GOAL 1
In the thread on BFF brand canned food, which flavor did Tutubean try?

PROVIDED TEXT
___

# what do you think of BFF brand canned food?



## Tutubean (Jun 11, 2012)

B.F.F.

I read a review on Amazon that someone's FancyFeast-addicted cat snubbed all healthy foods but LOVED this brand. I was curious and sure enough Tutu also loves it. I think she doesn't love it AS much as FF, because she takes her time eating it instead of inhaling it (this is good).

Here are the ingredients of the flavor I tried, *Tuna & Chicken 4EVA*:
Tuna, Water Sufficient For Processing Balance, Chicken, Potato Starch, Sunflower Seed Oil, Tricalcium Phosphate, *Xanthan Gum, Choline Chloride*, Taurine, Vitamin E Supplement, Zinc Sulfate, Thiamine Mononitrate (Vitamin B1), Nicotinic Acid (Vitamin B3), Ferrous Sulfate, Calcium Pantothenate, Vitamin A Supplement, Potassium Iodide, Manganese Sulfate, Vitamin D3 Supplement, Copper Sulfate, Riboflavin Supplement (Vitamin B2), Pyridoxine Hydrochloride (Vitamin B6), Folic Acid, Menadione Sodium Bisulf

I can never remember what additives/ingredients are bad or used to make food tastier (like salt). This food smells amazing... other people agree it smells like human food. I guess that's a good thing. I've bolded the ingredients for some reason I remember being "bad". 

But would you say this is healthy enough? Better than FF? (no kidding...).
Amazon is selling it occasionally for a price that is very compatible to FF by the ounce, which means I can afford it!!!!! Unfortunately this is the only other-than-fish flavor (because I heard all fish all the time is bad?...) anyway, she likes it and it's healthy and affordable so I'm happy. 
:yellbounce


----------



## MowMow (Nov 6, 2010)

Too much fish for my preference.


----------



## Tutubean (Jun 11, 2012)

In the chicken flavor? Unfortunately I can't tell what the balance is. But because I'm poor I still have to give her FF (I alternate) which I mainly get non-fish flavors.


----------



## doodlebug (May 13, 2006)

The balance is that there is more fish than chicken...ingredients are listed in order of weight. The other two ingredients you highlighted are not a major concern imo.


----------



## Tutubean (Jun 11, 2012)

ok, thanks doodle. 

My biggest concern was "why does she like this food", she hates all other healthy food.... hopefully with other flavors of FF thrown in she won't get an overdose of fish (which like I said is why I got this particular flavor).


----------



## spirite (Jul 31, 2012)

___

THE DATA
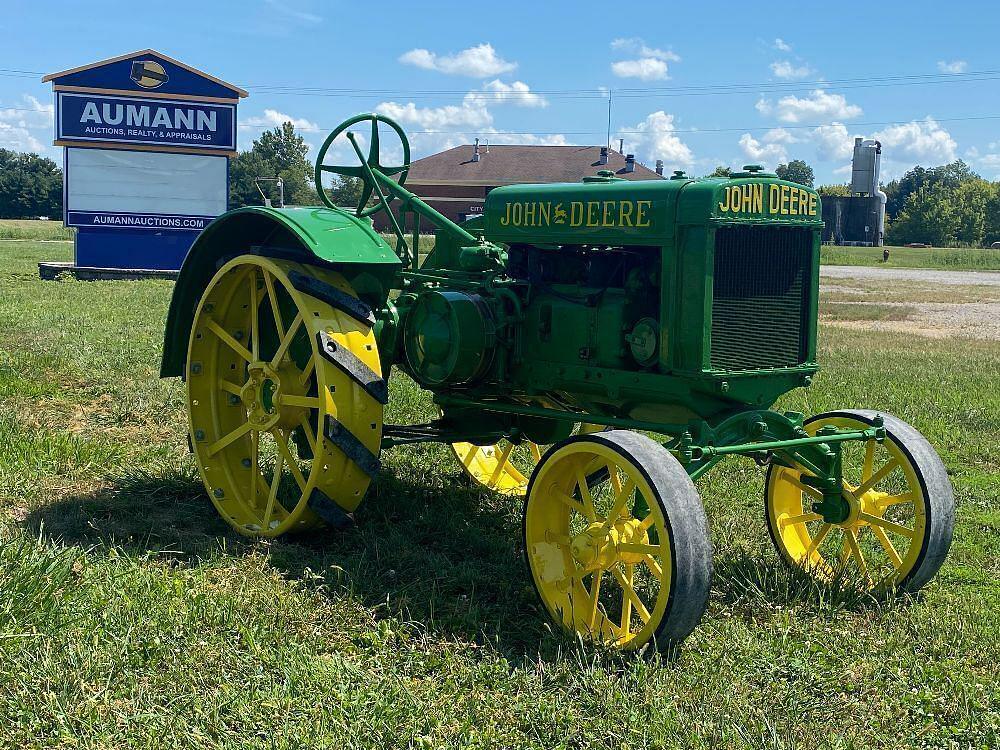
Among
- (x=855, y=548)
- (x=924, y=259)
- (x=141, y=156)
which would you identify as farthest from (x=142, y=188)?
(x=924, y=259)

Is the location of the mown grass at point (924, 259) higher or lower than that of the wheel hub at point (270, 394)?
higher

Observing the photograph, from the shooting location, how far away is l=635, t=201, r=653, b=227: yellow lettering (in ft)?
14.6

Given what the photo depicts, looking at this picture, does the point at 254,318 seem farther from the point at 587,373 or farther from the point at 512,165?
the point at 512,165

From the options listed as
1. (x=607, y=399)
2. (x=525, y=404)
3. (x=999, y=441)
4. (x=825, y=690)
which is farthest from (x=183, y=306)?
(x=999, y=441)

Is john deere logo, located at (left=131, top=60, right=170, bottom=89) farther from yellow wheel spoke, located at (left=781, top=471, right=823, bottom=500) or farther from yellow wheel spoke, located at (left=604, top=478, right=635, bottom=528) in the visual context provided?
yellow wheel spoke, located at (left=604, top=478, right=635, bottom=528)

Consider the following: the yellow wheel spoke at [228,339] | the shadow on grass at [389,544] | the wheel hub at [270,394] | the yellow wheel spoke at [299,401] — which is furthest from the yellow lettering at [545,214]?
the yellow wheel spoke at [228,339]

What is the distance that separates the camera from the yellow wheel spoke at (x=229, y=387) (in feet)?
18.0

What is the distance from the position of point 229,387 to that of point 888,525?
330 cm

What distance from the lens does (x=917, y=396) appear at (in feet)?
29.5

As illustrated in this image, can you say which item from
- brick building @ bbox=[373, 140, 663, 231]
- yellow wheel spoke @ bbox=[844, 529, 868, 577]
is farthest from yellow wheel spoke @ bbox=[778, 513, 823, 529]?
brick building @ bbox=[373, 140, 663, 231]

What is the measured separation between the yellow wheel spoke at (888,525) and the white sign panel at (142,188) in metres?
21.1

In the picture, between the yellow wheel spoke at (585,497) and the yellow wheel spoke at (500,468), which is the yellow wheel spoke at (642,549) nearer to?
the yellow wheel spoke at (585,497)

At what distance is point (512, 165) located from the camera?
6309cm

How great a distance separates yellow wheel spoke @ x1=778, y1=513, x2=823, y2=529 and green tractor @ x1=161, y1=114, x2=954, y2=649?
1 cm
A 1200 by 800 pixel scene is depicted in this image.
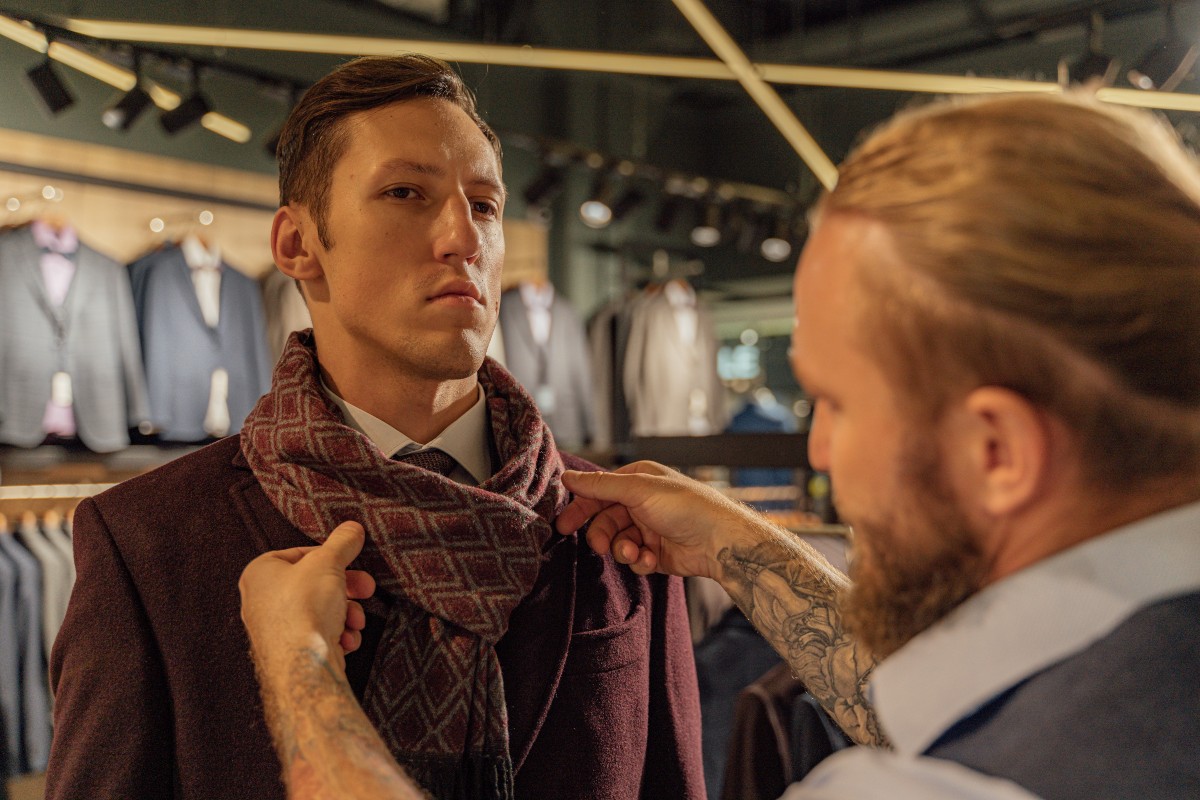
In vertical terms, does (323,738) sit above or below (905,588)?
below

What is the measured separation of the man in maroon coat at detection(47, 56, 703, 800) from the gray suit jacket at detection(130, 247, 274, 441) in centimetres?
322

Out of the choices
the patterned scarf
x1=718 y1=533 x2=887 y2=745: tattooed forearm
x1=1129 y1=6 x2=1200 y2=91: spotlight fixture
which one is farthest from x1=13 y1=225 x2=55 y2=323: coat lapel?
x1=1129 y1=6 x2=1200 y2=91: spotlight fixture

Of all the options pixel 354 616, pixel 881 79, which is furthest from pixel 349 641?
pixel 881 79

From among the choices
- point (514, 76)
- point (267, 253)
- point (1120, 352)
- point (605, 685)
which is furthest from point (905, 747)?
point (514, 76)

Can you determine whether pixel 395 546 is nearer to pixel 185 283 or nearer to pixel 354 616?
pixel 354 616

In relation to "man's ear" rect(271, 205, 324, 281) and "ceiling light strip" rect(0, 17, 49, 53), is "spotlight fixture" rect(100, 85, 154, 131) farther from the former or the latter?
"man's ear" rect(271, 205, 324, 281)

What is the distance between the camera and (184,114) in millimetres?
3969

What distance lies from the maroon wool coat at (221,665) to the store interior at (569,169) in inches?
30.8

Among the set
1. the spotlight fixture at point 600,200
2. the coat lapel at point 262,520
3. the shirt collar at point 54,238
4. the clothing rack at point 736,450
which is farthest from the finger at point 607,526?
the spotlight fixture at point 600,200

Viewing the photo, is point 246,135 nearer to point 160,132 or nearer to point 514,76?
point 160,132

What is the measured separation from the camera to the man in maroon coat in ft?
3.43

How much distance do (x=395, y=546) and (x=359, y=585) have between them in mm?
61

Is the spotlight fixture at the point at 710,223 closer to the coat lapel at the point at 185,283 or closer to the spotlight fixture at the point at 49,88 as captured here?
the coat lapel at the point at 185,283

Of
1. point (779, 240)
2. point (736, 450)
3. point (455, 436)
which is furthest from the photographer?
point (779, 240)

___

GOAL 2
Express the entries from the line containing "What is the measured separation from" through the final line of the entries as a Markdown table with the columns Nr and Line. Give each line its own numbered row and leave out blank lines.

FULL ANSWER 1
Tuna & Chicken 4EVA

FULL ANSWER 2
| Nr | Line |
|---|---|
| 1 | What is the measured separation from the camera to the man in maroon coat in ft? |
| 2 | 3.43 |
| 3 | How much distance do (x=395, y=546) and (x=359, y=585) have between them in mm? |
| 4 | 61 |
| 5 | Is the spotlight fixture at the point at 710,223 closer to the coat lapel at the point at 185,283 or closer to the spotlight fixture at the point at 49,88 as captured here? |
| 6 | the coat lapel at the point at 185,283 |
| 7 | Of |
| 8 | 1. point (779, 240) |
| 9 | 2. point (736, 450) |
| 10 | 3. point (455, 436) |
| 11 | which is furthest from the photographer? |
| 12 | point (779, 240) |